Although the Clinton and Obama administrations have made recent efforts to correct discriminatory problems at the USDA, it’s an unfortunate fact that the USDA’s history has been marred by rampant discrimination.
This is why black farmers filed a 1997 lawsuit against the USDA that focused on discrimination in administration of its farm programs in the 1980s and into the 1990s.
The litigation — referred to as Pigford vs. Glickman (now Pigford vs. Vilsack) and named after Tim Pigford, a black farmer in North Carolina and then-Secretary of Agriculture Dan Glickman — was settled in 1999, and more than 15,000 black farmers obtained relief for USDA discrimination.
But the settlement itself triggered such an outpouring of pent-up frustration and demands for justice that, more than 12 years later, the case is still ongoing.
Black farmers originally needed to file claims by Oct. 12, 1999. While thousands of farmers met that deadline, many others were unaware of the lawsuit. As a result, the judge let people who missed the deadline petition get into the settlement, providing they did so by Sept. 15, 2000. Again, thousands of farmers filed petitions and are now referred to as “late filers.”
Of these late filers, only 3 percent (2,700) were found eligible to file a claim. This left a staggering 97 percent of late claimants (around 58,000, and more than 75 percent of all claimants) who were denied the opportunity.
To solve that problem, Congress included in the 2008 Farm Bill a provision to allow late filers into the suit, while establishing a budget of $100 million.

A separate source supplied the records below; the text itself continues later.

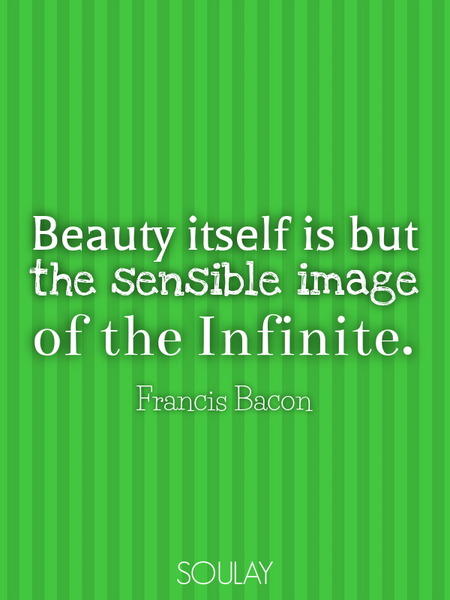 Beauty itself is but the sensible image of the Infinite. (Poster)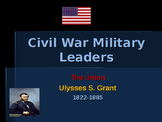 American Civil War - Key Leaders - Union - Ulysses S Grant
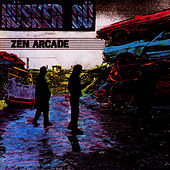 Play & Download Zen Arcade by Husker Du | Napster
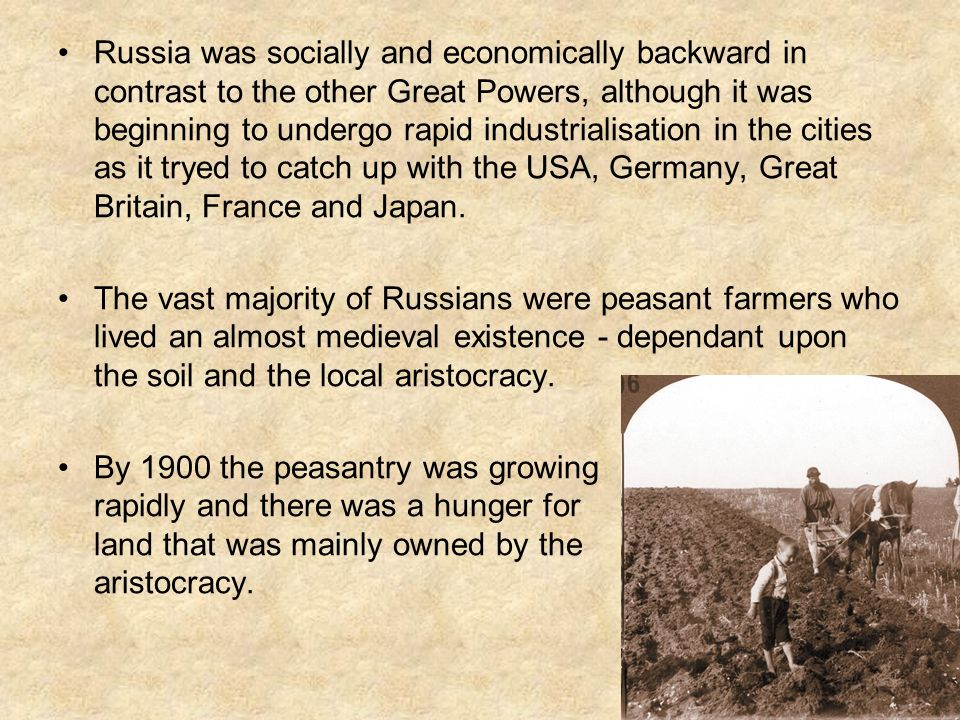 Russia was socially and economically backward in contrast to the other Great Powers, although it was beginning to undergo rapid industrialisation in the cities as it tryed to catch up with the USA, Germany, Great Britain, France and Japan.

Since passage of the 2008 Farm Bill, President Obama proposed adding considerably more monies to bring the total to $1.25 billion, an amount much closer to what likely will be needed. Based on that proposal, attorneys for black farmers and the government have negotiated a settlement of the late-filer lawsuit.
But the job remains unfinished. The Obama administration has already submitted new language, but the settlement cannot go forward until Congress appropriates the funds requested by the White House. Congress has set a March 31 deadline. Time is short, and the whole effort is teetering toward failure.
It is a tragic injustice that thousands of black farmers are still being denied relief for discriminatory behavior from their own government.
We urge Congress to act expeditiously on providing necessary funding for the black farmer late-filer settlement.